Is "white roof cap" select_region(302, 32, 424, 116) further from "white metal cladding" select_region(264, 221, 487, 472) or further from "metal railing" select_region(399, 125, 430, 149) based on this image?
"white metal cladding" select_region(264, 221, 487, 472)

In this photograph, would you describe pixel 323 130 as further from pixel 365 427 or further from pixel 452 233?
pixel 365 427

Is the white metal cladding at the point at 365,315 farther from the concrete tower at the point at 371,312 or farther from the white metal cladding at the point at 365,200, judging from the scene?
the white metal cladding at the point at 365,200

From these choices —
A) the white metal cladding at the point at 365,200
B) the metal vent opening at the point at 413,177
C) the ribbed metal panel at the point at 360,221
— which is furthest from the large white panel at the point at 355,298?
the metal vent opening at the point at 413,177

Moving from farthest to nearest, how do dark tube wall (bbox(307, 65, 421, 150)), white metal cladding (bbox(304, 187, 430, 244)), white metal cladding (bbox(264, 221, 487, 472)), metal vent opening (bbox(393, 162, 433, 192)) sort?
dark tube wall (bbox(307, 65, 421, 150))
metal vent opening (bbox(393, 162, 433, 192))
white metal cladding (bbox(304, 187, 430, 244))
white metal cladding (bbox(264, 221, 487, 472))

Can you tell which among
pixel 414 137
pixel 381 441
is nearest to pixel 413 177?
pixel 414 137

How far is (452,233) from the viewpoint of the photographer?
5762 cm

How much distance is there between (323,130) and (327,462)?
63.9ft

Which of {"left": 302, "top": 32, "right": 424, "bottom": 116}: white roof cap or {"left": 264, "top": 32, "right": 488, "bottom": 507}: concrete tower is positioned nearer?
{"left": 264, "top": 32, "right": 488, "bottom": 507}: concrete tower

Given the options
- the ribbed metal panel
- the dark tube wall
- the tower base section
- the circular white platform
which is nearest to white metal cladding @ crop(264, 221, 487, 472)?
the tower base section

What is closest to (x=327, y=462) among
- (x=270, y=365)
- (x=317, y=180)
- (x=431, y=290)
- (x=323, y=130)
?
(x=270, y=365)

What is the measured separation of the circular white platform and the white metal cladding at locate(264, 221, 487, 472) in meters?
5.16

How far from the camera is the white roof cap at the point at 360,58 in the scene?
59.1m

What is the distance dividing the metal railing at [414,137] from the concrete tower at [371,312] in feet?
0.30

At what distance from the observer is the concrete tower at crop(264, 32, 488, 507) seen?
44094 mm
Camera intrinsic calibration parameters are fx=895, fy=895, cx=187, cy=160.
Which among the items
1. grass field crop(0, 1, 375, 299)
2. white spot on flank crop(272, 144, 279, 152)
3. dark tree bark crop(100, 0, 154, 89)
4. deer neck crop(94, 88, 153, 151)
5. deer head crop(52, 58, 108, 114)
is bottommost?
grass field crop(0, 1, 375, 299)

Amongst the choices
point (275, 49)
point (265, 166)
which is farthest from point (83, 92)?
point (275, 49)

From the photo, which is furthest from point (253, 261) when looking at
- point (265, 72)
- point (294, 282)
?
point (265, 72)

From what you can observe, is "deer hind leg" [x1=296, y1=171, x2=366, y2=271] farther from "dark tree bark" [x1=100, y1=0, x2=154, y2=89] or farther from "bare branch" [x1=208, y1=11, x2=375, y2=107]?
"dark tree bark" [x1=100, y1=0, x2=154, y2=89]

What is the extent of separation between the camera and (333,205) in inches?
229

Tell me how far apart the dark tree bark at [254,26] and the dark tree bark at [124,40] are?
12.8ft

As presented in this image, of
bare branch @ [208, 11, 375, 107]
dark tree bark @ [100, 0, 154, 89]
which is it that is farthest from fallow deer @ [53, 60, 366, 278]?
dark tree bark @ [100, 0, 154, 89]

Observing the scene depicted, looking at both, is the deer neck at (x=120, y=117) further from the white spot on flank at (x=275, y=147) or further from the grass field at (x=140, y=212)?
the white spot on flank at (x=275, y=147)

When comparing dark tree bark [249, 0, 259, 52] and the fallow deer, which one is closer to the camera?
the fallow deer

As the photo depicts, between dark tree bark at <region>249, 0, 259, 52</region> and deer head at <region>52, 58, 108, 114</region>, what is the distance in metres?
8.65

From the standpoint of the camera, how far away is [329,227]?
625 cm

--

Что требуется> Преобразуйте в нумерованный список строки перечня начиная со строки, содержащей «From the standpoint», и до конца перечня, включая обе границы. Пустые строки опустите.

Итоговый результат>
1. From the standpoint of the camera, how far away is [329,227]?
2. 625 cm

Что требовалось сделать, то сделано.